> [Work instruction A]: From the softball article, extract the passage between "Last year Baldwin" and "into the season.", inclusive.
> [Work instruction B]: Name every person whose own words are quoted in the softball article.

> [Document segment]:
'''
The secret to BP’s repeated success has been that it has never had a huge senior class that it couldn’t replace and it has always had underclassmen coming up through the ranks. This year is no different as sophomores Tessa Ivers and Madison Worke and eighth grader Bria Baldwin are all in the starting lineup.

Last year Baldwin was in the stands cheering on the Blossoms at state and this year she’s hitting .444 and playing in the outfield for BP after she worked her way into the lineup a few games into the season.

“I’ve always wanted to play with them since I was little. I always watched them,” Baldwin said. “From the start it was intimidating, but as I’ve gone through it my nerves have gone down and I’ve gotten used to it.”Krell understands what it’s like to play with older teammates and she’s done her best to make BP’s younger players feel welcome this season.

“All three of us seniors try to lead by example,” Krell said. “It’s important to make sure those young kids feel important and involved, because we were all once the young kids on the team. They’ve all been doing a great job.”

The senior leadership the Blossoms have had in recent years is what has kept the program in amongst the elite squads in Class ‘A.’ BP head coach Ali Mach said that her players have done a great job of taking ownership of the program and showing the way to their younger teammates.

“This group of girls is lucky they’re one of twenty four teams in the state still playing and some of them have done it four times now. You’re not going to find that in many places,” Mach said. “I look back in the ten years I’ve been here and we truly have improved every time. These girls have worked to be better and they don’t compare themselves to each other or past teams.”

Sam Ivers said she has seen support grow for the team over the past four years. She recalled when the team made it to its first state tournament and not that many people followed BP softball.

“The first few years, people didn’t really know about the softball team when we went to state. Now we’ve got more people coming and the community involvement has improved,” Ivers said. “It adds more to the excitement and meaning of going to state.”
'''
> [Entries supplied]:
'''
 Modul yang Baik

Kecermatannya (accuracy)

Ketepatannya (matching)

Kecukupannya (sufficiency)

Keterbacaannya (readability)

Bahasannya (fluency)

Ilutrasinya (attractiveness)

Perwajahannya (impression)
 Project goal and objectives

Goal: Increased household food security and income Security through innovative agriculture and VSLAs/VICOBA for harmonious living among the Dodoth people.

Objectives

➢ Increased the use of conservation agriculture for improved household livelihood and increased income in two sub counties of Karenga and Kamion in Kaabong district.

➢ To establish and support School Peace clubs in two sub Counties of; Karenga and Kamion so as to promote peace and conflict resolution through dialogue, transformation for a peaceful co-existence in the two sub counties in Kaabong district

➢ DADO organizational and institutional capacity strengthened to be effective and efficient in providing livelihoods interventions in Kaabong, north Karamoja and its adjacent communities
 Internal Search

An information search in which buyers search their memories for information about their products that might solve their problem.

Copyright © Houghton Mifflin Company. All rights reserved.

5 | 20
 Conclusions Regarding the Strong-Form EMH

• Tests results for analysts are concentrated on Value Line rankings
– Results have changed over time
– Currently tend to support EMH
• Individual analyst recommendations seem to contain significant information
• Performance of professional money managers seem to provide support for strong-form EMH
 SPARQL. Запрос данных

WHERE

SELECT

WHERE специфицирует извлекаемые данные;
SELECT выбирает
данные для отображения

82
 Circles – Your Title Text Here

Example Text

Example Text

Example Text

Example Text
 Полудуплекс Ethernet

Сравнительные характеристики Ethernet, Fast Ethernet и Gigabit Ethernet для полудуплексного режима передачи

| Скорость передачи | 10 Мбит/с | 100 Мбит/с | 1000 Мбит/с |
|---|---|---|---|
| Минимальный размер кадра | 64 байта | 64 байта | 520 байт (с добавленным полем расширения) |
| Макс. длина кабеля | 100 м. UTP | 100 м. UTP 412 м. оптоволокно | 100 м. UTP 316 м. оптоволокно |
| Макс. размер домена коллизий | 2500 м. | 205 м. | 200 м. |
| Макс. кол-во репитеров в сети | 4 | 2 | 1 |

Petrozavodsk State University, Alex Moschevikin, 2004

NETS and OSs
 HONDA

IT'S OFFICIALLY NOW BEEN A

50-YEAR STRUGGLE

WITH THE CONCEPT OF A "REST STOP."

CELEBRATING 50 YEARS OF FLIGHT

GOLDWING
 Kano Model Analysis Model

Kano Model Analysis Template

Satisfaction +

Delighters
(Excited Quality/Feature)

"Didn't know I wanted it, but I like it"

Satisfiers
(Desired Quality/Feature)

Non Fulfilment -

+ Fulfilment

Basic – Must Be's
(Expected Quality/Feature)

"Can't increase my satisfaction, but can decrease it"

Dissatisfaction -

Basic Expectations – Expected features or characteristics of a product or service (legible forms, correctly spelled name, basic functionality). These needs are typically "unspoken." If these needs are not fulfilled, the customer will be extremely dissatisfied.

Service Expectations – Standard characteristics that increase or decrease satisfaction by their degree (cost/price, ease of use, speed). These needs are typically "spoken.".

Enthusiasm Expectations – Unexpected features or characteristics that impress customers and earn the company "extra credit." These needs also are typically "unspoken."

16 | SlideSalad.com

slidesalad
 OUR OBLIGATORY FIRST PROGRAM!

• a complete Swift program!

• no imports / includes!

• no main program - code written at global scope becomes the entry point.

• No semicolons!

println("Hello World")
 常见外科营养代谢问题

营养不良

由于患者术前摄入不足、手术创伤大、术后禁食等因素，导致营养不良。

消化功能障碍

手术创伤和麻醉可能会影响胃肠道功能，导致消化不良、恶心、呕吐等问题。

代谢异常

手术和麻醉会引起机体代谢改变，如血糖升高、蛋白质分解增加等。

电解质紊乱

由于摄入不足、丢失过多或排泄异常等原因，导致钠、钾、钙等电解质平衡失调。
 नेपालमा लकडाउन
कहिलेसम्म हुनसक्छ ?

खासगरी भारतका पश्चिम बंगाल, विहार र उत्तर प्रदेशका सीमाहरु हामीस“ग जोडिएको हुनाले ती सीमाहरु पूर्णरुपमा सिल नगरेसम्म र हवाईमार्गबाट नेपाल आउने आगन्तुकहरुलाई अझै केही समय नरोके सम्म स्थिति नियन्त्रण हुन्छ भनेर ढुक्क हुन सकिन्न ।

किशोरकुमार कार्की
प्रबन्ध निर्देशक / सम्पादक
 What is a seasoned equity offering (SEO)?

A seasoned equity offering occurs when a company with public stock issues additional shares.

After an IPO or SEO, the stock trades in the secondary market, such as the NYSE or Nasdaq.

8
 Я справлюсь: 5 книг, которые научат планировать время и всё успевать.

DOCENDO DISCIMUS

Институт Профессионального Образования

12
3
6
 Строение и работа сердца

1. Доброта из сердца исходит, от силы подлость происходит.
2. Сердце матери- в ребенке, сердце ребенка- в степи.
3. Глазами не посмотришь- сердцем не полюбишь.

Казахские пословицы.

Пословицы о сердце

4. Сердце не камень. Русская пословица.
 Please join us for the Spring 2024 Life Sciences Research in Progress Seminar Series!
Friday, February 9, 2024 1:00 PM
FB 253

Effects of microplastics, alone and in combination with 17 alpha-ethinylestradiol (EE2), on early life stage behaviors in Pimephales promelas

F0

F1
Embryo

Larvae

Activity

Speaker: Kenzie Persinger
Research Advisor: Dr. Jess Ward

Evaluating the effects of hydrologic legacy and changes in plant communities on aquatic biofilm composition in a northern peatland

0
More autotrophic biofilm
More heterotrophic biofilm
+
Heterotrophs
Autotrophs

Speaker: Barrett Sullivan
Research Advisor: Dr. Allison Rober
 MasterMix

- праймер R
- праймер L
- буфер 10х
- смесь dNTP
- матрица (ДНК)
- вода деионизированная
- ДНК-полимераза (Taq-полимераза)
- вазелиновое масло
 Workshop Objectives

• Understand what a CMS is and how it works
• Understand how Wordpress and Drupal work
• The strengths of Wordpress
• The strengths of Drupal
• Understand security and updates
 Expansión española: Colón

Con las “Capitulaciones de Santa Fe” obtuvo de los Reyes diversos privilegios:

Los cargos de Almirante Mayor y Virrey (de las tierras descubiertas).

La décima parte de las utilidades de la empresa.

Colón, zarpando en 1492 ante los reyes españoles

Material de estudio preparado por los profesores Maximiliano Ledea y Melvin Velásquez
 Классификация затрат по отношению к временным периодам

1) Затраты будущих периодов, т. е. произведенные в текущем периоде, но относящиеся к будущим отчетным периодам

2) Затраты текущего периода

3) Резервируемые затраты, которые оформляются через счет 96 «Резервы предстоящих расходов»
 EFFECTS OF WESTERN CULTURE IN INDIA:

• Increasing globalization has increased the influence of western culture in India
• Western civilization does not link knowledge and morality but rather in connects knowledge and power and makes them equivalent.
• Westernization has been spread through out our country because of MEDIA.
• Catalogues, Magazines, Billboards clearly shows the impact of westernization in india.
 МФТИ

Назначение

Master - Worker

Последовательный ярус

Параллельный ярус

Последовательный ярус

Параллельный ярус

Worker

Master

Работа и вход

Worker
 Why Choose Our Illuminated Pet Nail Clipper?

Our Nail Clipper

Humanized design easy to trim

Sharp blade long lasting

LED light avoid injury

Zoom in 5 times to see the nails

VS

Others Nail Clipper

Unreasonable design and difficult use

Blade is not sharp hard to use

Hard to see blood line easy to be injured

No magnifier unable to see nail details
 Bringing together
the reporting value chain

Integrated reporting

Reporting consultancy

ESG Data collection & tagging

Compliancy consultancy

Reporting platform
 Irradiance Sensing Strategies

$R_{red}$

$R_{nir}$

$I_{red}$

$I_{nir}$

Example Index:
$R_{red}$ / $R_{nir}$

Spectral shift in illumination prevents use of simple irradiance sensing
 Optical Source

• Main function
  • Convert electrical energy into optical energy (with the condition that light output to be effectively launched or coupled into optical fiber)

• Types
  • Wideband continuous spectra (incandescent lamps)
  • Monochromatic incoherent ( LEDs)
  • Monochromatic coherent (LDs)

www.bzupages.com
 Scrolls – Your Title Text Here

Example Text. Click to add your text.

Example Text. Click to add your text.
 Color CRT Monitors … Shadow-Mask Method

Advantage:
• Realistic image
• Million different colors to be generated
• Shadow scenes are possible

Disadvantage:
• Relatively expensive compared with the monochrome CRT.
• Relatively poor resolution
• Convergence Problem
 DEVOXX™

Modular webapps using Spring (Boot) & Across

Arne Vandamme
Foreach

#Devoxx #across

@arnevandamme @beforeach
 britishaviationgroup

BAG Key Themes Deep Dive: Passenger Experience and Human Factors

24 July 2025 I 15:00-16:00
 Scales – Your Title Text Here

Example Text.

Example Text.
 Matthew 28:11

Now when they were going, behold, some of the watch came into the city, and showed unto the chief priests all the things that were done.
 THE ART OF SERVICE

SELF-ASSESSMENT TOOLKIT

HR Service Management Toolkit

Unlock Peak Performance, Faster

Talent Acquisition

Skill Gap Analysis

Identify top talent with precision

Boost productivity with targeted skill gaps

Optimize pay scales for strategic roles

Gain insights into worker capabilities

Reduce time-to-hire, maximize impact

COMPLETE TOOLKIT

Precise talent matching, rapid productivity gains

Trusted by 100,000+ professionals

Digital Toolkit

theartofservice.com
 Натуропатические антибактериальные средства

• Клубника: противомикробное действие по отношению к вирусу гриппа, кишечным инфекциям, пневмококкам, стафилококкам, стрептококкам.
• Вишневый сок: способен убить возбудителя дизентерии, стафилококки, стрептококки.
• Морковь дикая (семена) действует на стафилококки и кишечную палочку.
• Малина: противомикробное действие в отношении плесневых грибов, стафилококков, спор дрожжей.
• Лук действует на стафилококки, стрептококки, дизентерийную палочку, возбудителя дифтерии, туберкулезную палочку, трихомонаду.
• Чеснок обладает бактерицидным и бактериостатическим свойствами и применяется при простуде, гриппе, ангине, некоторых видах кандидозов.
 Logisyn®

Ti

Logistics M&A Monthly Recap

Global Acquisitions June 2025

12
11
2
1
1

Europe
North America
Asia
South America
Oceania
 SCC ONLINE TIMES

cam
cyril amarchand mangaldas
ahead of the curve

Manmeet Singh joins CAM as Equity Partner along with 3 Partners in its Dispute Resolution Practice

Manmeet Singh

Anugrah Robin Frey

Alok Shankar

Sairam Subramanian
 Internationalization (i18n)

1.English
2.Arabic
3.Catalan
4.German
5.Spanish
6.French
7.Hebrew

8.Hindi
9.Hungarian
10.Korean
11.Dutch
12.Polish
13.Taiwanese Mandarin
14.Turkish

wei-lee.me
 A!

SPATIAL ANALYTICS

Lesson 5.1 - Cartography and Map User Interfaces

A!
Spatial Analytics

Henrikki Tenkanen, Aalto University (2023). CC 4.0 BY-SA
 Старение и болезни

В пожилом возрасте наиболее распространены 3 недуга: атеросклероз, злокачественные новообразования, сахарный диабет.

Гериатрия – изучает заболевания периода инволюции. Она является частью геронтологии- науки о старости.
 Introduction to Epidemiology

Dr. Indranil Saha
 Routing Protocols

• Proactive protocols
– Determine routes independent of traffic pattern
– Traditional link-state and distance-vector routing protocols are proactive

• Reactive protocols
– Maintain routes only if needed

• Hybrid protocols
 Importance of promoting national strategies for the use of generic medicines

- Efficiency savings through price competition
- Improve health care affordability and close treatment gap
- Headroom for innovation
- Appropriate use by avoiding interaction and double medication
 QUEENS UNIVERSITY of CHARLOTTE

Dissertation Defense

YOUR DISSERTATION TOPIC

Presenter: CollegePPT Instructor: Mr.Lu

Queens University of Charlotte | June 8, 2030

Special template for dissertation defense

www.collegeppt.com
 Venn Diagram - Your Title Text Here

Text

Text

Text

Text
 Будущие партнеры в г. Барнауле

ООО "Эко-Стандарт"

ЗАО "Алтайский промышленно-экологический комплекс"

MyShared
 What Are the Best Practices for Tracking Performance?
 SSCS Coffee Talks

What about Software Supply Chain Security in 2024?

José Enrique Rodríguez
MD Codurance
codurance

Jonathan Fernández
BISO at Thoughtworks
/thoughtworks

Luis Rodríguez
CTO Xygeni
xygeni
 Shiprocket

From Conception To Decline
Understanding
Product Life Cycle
'''
> [Exercise result A]:
Last year Baldwin was in the stands cheering on the Blossoms at state and this year she’s hitting .444 and playing in the outfield for BP after she worked her way into the lineup a few games into the season.

> [Exercise result B]:
Bria Baldwin
Krell
Ali Mach
Sam Ivers